I just had the occasion to play with Groovy Templates to produce XML.

First I played with the actual groovy.text.XmlTemplateEngine, thusly:

import groovy.text.XmlTemplateEngine

class Thing {
  int id
  String comment
  }

final engine = new XmlTemplateEngine()
final thingTemplateEngine = engine.createTemplate('''<thing id='$id'>$comment</thing>''')

def sb = new StringBuilder()
sb << '<things>' << 'n'
[new Thing(id: 0, comment: 'Hello, XML Template!'), 
 new Thing(id: 1, comment: 'This is another Thing')].each {
  sb << thingTemplateEngine.make([id: it.id, comment: "${it.comment}"]).toString()
}
sb << '</things>'

println sb

This produces:

<things>
<thing id='0'>
  Hello, XML Template!
</thing>
<thing id='1'>
  This is another Thing
</thing>
</things>

Note that XmlTemplateEngine can actually do validation during construction, so if (unlike with this example) you have a schema/DTD defined, you can ensure that what you generate is valid XML. For some applications, this can be quite important.

This is not too shabby, but still a bit messy and ‘bitty’: creating a <thing> is simple, but creating the <things> root element and adding the <thing> children feels like a hack to me (there seems little benefit over plain string concatenation, IMHO) and seems to prevent the possibility of checking against a schema/DTD for the resulting document as a whole.

Groovy offers a second template engine, the groovy.text.SimpleTemplateEngine, viz:

import groovy.text.SimpleTemplateEngine

class Thing {
  int id
  String comment
  }

final thingsTemplate = '''<things>
<% things.each{ thing ->
  out << """  <thing id='$thing.id'>$thing.comment</thing>
"""
}%></things>'''

final engine = new SimpleTemplateEngine()
final thingsTemplateEngine = engine.createTemplate(thingsTemplate)
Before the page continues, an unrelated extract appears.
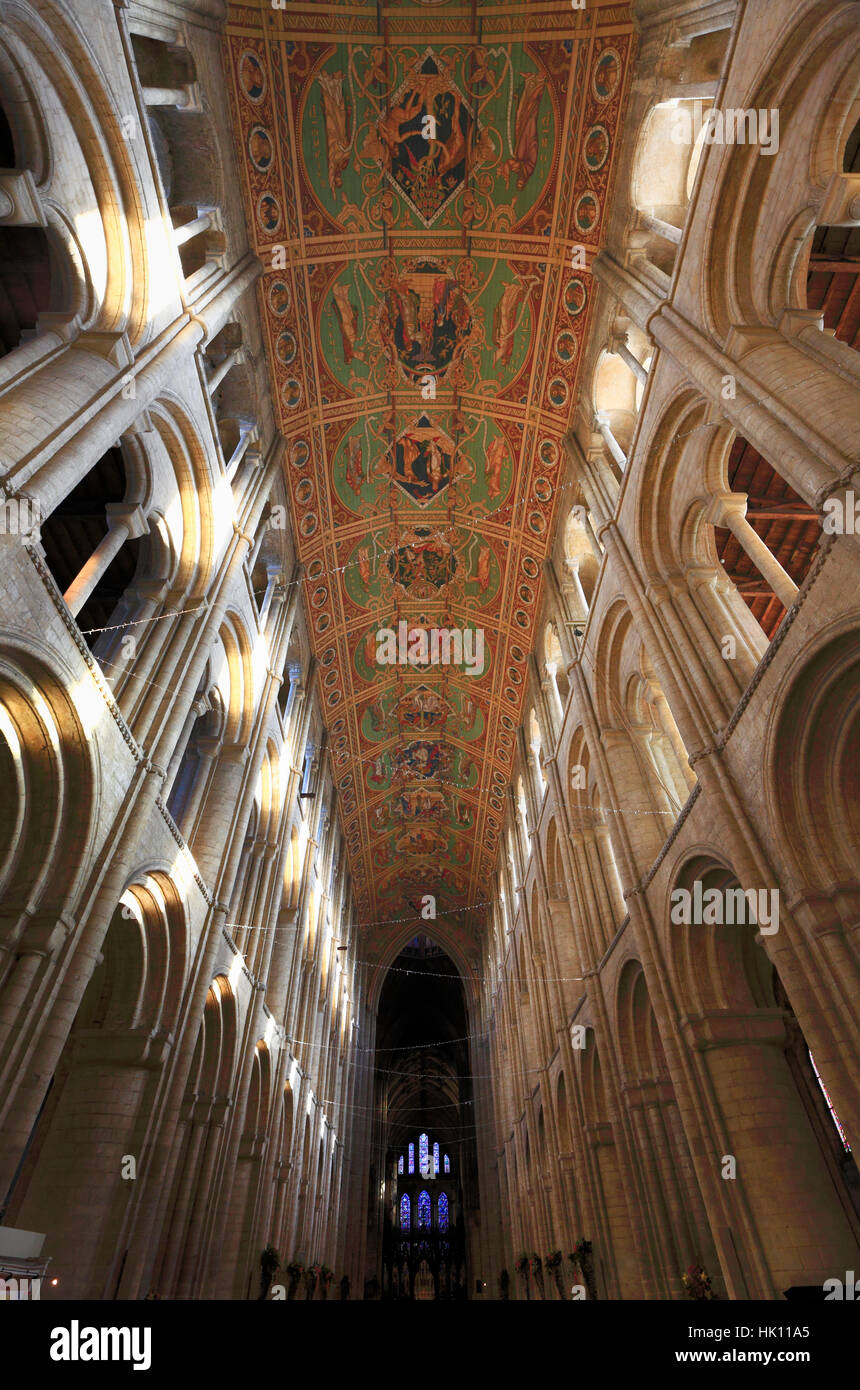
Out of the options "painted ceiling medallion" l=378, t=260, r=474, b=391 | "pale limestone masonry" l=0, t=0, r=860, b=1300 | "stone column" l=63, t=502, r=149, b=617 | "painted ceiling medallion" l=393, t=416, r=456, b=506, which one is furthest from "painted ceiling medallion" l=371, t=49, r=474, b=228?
"stone column" l=63, t=502, r=149, b=617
println thingsTemplateEngine.make(things: [new Thing(id: 0, comment: 'Hello, XML Template!'),
                                           new Thing(id: 1, comment: 'This is another Thing')]).toString()

This is a much more general-purpose tool and supports an embedded GSP-style expression syntax that can help make the task at hand cleaner.

The result is essentially the same:

<things>
  <thing id='0'>Hello, XML Template!</thing>
  <thing id='1'>This is another Thing</thing>
</things>

Note that SimpleTemplateEngine knows nothing about XML so (as far as the generation of valid XML goes) caveat emptor applies.

There is a third template engine, but I’m not going to talk about GStringTemplateEngine here.

Be sure to keep in mind that these engines are text-processing tools: I am hacking XML here, but they have much wider applicability.